A major concern throughout the development of technologies for automated problem solving within artificial intelligence (AI) is the provision of more sophisticated support for the client side. End users should be able to formulate system usage requests on the knowledge level, such as specifying objectives to be achieved by stating the desire on a human understandable level and abstracting from technical details on service or resource consumption. Therefore, the concept of goals has been introduced for request formulation as a declarative objective description that abstracts from concrete service invocation. Applying this notion within IT system design yields a goal-driven architecture: a system takes a goal as input and automatically determines and executes suitable resources for resolving the goal. Because the term "goal-driven architecture" [9] is quite vague and undefined in literature. The idea of goal-driven architecture is explained using an example Virtual Travel Agency use case scenario.

A client C wants to book a one-week holiday by using an advanced IT system S that provides computational facilities for automated travel and tourism-related booking. C has some further constraints on the holiday package to be booked; for example, the destination should offer a beach and allow swimming in an ocean, but it is preferable to not be in a country where travel warnings are given by the government; he also wants to book a scuba diving package, and the accommodation should be located in the center of a city or village. The system S should allow C to specify his objective, along with the constraints, while S should be able to automatically detect, arrange, and utilize available computational facilities for solving the objective—similar to the service offered by a real-world travel agency.

> Image-linked spatial questions:
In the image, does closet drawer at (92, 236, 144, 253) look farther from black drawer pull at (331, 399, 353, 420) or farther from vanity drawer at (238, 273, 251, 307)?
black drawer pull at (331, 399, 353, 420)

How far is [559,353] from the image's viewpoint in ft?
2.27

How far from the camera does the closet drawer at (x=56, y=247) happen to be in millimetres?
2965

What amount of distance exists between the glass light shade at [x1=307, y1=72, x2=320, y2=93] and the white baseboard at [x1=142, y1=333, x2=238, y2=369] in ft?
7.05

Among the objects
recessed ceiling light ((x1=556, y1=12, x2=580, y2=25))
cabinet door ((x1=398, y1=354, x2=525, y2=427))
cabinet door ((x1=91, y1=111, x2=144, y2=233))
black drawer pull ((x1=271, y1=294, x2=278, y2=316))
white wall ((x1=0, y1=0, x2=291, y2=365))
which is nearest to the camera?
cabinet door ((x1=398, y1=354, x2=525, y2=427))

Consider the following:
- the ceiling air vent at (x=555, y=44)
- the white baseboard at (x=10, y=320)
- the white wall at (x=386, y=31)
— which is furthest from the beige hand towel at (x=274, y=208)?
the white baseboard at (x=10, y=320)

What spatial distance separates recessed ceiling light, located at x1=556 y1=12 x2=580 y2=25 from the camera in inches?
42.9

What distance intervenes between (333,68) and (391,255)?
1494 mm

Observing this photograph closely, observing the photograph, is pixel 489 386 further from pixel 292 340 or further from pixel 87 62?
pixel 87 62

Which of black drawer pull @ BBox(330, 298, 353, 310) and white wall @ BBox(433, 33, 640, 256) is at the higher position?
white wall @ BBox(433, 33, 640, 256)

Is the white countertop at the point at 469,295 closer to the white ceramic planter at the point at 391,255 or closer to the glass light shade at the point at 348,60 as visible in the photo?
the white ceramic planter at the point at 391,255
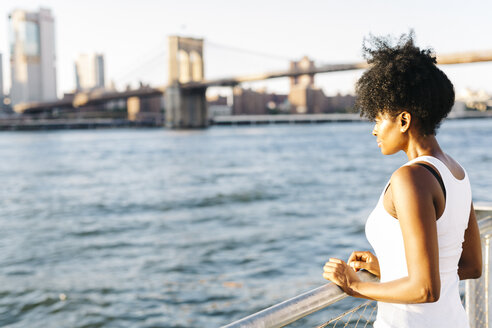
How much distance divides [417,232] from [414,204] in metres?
0.05

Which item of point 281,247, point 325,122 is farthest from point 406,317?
point 325,122

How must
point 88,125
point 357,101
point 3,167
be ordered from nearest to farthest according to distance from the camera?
1. point 357,101
2. point 3,167
3. point 88,125

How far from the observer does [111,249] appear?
9617mm

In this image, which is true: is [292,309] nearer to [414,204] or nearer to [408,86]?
[414,204]

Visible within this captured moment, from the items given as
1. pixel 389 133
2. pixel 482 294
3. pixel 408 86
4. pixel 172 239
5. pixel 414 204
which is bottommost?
pixel 172 239

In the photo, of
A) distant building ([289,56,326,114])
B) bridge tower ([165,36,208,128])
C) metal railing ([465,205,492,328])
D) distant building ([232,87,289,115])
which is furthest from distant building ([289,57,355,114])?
metal railing ([465,205,492,328])

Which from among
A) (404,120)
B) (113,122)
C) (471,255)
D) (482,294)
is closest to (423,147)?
(404,120)

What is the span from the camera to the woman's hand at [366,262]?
1.37 m

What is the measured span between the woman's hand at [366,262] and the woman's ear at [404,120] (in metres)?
0.37

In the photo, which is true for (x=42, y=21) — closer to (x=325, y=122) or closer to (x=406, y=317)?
(x=325, y=122)

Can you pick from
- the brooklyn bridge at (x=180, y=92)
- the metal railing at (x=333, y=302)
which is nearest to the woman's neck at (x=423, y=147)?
the metal railing at (x=333, y=302)

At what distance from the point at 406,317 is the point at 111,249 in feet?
29.4

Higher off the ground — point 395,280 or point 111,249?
point 395,280

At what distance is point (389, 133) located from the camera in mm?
1224
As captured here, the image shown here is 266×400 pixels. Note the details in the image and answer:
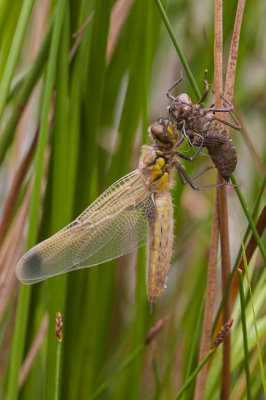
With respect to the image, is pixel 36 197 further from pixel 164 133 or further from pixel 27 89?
pixel 164 133

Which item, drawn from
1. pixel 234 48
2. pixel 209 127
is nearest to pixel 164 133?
pixel 209 127


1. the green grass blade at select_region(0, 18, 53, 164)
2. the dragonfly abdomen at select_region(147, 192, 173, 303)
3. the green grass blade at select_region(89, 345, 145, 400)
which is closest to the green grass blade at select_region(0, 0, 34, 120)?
the green grass blade at select_region(0, 18, 53, 164)

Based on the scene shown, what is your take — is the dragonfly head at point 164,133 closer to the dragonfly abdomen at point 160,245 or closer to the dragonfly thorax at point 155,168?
the dragonfly thorax at point 155,168

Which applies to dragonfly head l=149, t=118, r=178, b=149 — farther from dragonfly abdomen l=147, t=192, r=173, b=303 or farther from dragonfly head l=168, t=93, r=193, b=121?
dragonfly abdomen l=147, t=192, r=173, b=303

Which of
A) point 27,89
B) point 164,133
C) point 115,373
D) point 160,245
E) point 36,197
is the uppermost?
point 27,89

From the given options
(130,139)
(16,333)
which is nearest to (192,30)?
(130,139)

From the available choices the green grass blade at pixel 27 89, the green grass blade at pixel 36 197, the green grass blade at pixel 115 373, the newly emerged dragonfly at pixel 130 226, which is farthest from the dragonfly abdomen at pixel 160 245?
the green grass blade at pixel 27 89
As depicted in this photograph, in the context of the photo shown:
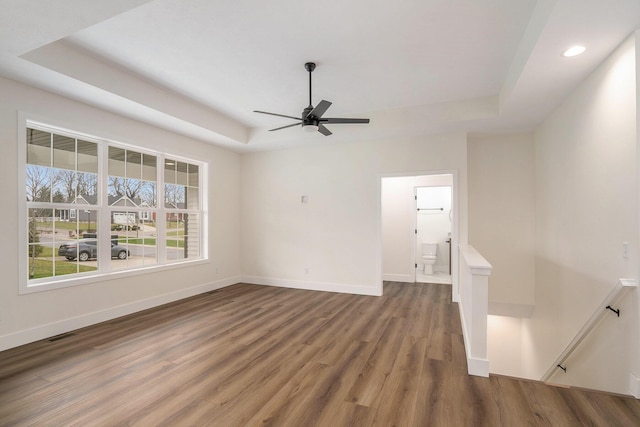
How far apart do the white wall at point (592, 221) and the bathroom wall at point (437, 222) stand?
3345mm

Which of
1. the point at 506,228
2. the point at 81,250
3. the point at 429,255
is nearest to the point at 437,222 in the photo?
the point at 429,255

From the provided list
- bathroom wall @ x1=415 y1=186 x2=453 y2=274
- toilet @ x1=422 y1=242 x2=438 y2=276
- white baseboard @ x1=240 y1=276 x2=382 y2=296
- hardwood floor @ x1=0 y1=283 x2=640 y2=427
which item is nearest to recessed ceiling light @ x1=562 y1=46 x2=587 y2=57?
hardwood floor @ x1=0 y1=283 x2=640 y2=427

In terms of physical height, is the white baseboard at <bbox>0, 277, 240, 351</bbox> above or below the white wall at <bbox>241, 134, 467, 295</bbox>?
below

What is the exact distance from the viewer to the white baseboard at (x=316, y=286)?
5324 millimetres

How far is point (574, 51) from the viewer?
2494mm

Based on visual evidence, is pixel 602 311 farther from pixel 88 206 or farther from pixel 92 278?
pixel 88 206

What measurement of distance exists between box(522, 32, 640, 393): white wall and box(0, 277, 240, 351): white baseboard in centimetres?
530

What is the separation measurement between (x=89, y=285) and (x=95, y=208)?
3.26ft

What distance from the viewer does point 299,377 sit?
253 cm

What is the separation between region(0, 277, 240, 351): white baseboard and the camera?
10.2 ft

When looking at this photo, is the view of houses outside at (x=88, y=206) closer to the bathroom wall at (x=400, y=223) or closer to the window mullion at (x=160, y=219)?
the window mullion at (x=160, y=219)

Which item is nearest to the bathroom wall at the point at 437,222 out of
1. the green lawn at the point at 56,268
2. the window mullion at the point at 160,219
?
the window mullion at the point at 160,219

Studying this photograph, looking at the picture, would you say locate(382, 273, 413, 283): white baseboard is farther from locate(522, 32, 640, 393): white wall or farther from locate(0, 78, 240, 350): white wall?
locate(0, 78, 240, 350): white wall

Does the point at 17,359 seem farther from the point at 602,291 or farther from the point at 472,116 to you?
the point at 472,116
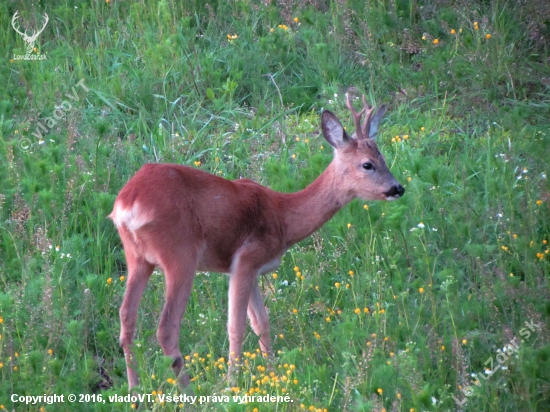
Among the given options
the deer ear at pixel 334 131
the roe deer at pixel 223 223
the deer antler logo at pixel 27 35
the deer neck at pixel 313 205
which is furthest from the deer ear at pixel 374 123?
the deer antler logo at pixel 27 35

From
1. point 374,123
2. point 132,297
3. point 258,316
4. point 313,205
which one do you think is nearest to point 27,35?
point 374,123

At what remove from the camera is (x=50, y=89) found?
27.7 feet

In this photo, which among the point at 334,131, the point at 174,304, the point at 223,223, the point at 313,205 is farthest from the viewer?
the point at 334,131

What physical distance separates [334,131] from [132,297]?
1.71 m

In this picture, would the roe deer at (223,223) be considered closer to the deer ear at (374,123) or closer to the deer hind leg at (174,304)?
the deer hind leg at (174,304)

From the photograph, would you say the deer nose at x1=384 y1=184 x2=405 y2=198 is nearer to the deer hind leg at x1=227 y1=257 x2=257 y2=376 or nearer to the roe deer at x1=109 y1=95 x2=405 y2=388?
the roe deer at x1=109 y1=95 x2=405 y2=388

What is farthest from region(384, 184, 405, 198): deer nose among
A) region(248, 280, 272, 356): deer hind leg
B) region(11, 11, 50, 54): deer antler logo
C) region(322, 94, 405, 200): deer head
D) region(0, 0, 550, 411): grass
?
region(11, 11, 50, 54): deer antler logo

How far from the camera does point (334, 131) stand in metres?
6.00

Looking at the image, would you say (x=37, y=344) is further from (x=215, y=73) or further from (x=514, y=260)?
(x=215, y=73)

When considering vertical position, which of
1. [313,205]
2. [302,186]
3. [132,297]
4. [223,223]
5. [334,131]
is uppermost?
[334,131]

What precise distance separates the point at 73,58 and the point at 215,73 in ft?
4.93

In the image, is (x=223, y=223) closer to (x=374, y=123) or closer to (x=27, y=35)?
(x=374, y=123)

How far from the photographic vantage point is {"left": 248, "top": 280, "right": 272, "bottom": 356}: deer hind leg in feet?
18.5

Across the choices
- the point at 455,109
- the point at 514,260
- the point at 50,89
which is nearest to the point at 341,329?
the point at 514,260
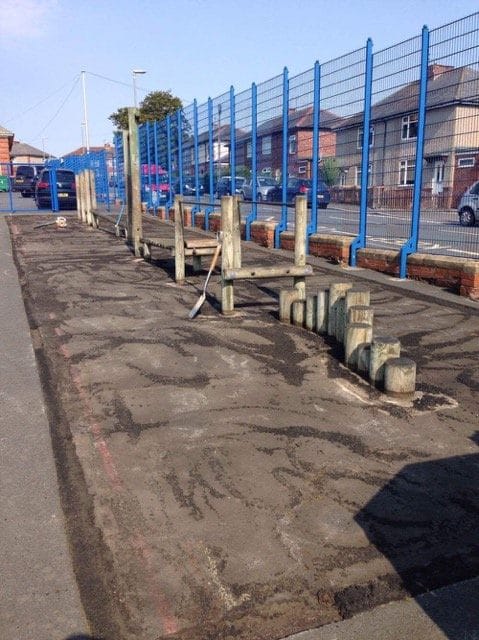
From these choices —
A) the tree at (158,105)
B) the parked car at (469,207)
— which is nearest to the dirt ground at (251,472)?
the parked car at (469,207)

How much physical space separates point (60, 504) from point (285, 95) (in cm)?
1102

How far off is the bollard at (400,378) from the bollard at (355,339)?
0.59m

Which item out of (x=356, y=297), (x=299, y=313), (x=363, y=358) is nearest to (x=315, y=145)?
(x=299, y=313)

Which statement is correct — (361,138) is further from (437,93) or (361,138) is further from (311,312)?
(311,312)

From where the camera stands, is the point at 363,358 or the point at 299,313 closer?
the point at 363,358

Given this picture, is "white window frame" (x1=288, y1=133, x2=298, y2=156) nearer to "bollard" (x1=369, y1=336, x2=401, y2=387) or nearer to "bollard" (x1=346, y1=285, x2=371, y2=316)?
"bollard" (x1=346, y1=285, x2=371, y2=316)

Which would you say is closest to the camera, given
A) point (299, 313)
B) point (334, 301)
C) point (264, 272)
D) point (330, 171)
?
point (334, 301)

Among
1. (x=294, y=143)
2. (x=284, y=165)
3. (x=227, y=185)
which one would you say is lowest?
(x=227, y=185)

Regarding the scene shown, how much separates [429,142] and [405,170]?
63 centimetres

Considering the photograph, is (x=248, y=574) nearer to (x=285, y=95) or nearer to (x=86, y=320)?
(x=86, y=320)

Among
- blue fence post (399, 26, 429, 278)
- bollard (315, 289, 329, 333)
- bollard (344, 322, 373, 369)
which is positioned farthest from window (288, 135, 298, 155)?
bollard (344, 322, 373, 369)

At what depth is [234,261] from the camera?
23.5ft

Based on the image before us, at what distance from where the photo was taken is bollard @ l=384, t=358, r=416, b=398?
14.8 feet

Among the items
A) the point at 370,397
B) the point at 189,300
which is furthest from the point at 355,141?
the point at 370,397
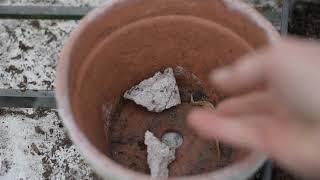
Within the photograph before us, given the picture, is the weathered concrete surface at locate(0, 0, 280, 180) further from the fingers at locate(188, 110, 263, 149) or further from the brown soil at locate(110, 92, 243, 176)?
the fingers at locate(188, 110, 263, 149)

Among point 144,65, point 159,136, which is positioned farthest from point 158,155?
point 144,65

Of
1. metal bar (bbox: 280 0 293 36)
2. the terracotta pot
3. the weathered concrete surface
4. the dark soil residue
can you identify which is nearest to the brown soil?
the terracotta pot

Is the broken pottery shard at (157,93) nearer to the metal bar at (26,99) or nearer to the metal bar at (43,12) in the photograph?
the metal bar at (26,99)

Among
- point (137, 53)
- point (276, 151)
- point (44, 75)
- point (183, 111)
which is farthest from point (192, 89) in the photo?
point (276, 151)

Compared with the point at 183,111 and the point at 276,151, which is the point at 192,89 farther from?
the point at 276,151

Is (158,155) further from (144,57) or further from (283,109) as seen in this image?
(283,109)

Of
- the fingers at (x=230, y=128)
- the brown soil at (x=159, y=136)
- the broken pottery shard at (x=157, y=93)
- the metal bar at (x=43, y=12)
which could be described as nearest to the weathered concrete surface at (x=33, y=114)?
the metal bar at (x=43, y=12)
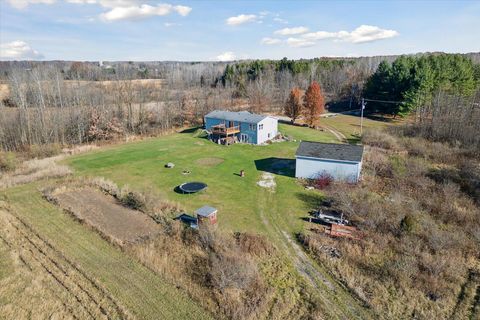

> To be done:
[A] Summarize the passage on goal-driven architecture in two sentences.
[B] Proceed with the passage on goal-driven architecture, picking up after its final sentence.

> Expected responses:
[A] End users of AI problem-solving systems should be able to state objectives at the knowledge level as goals, which are declarative descriptions that abstract from concrete service invocation. A goal-driven architecture takes such a goal as input and automatically determines and executes suitable resources to resolve it, as shown by a Virtual Travel Agency scenario in which a client C asks a system S to book a one-week holiday under constraints such as a beach with ocean swimming, a scuba diving package, and accommodation in a city or village center.

[B]
The main merit of such systems is that they bridge the gap between the human and the machine-level problem solving. Obviously, sophisticated goal models that allow specifying user objectives and carry all information needed for automated goal resolution are the central requirement for realizing goal-driven technology.

As outlined earlier, goal-driven architectures attend to the grand aim of AI of creating intelligent systems that automatically perform tasks in a similar way that humans do. Although a commonly accepted framework for goal-driven architectures does not exist.

Survey of Approaches and Techniques

Because the central requirement for realizing goal-driven technology is to have a goal model that allows specifying user objectives and that carries all information needed for automated goal resolution, various goal resolution approaches [10] are analyzed. The following three techniques for automated goal resolution are identified:

• SOAR.
• BDI agents.
• AI planning.

The decision cycle of SOAR along with sub-goaling applies forward chaining to be able to subsequently choose the operators for reaching the goal state from the initial state. The central characteristic of automated goal resolution within the belief, desire, intention (BDI) framework is interleaved action and planning, meaning that the agent observes the world, determines intentions and executes, and then repeats this process until the final desire is solved. As the third goal resolution technique, AI planning techniques automatically create the goal resolution plan by matchmaking and forward-chaining or backward chaining. Each of these techniques allows resolving the specific type of goals.

Summary of the Findings

Because systems in service-oriented environments are highly dynamic, the existing AI planning approach is not exactly suitable because of the previously mentioned drawbacks. On the other hand, the other goal-based AI approach goal-directed agent is found suitable to overcome the drawbacks of an existing AI planning approach.

Goal-directed agent theory finds its origins in BDI (belief, desire, intention) model from research conducted at Stanford University for NASA. BDI agents differ from traditional AI planning models with the concept of intentionality. This rationale allows the search space to be pruned and for action to be taken, thus allowing efficient real-time behavior. However, it is the flexibility of BDI architecture that makes it appropriate for an agent that must display human-like behavior.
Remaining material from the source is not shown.